During July-August 2004, three superb motion picture composers died. That prompted my piece about the trio in my Kansas City Kansan column, Crum on Film, first published on August 25 that summer. It is reposted here.
By Steve Crum
Imagine movie legends Clark Gable, Katharine Hepburn, and Humphrey Bogart dying with the same month. (They actually passed away years apart.) Essentially that sad coincidence has occurred in the world of movie music. Three superstar film composers have died within the last few weeks: Elmer Bernstein (Aug. 18), Jerry Goldsmith (July 21), and David Raksin (Aug. 9).
ELMER BERNSTEIN
To the general public Elmer Bernstein will forever be known through his theme for 1960’s The Magnificent Seven, which during the years preceding 1971 was also the Marlboro Cigarettes theme in commercials.
1971 was the year TV banned cigarette ads. Bernstein (no relation to Leonard) began his career as a protégé of American classical composer Aaron Copland. Bernstein’s scores for radio and TV shows led to his first significant movie score, The Man with the Golden Arm (1955). It was jazz, and uncharacteristic. Then again, Bernstein’s scores were always varied in style, always superb. His only Oscar win was for Thoroughly Modern Millie (1967), another sound entirely. Then there was 1963’s The Great Escape soundtrack. Think Steve McQueen on that motorcycle.
The brilliant Elmer Bernstein was the Mr. Variety of film music. Consider (among his 253 film scores): The Ten Commandments, National Lampoon’s Animal House, Far From Heaven, My Left Foot, Airplane!, The Shootist, Baby the Rain Must Fall, The Hallelujah Trail, True Grit, and Sweet Smell of Success.

→ Collected material
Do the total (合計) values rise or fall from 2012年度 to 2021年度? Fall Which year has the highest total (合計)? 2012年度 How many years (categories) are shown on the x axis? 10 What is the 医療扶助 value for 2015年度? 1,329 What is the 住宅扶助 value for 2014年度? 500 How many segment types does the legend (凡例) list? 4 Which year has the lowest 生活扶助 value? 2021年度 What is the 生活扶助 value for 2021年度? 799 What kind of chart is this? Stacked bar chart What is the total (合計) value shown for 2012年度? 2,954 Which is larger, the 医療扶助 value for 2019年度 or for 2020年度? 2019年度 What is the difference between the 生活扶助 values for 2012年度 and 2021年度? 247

→ Aim of the task
Translate this sentence from the column about the film composers into Spanish: "1971 was the year TV banned cigarette ads." Rely only on the column about the film composers.

→ Answer for the task
1971 fue el año en que la televisión prohibió los anuncios de cigarrillos.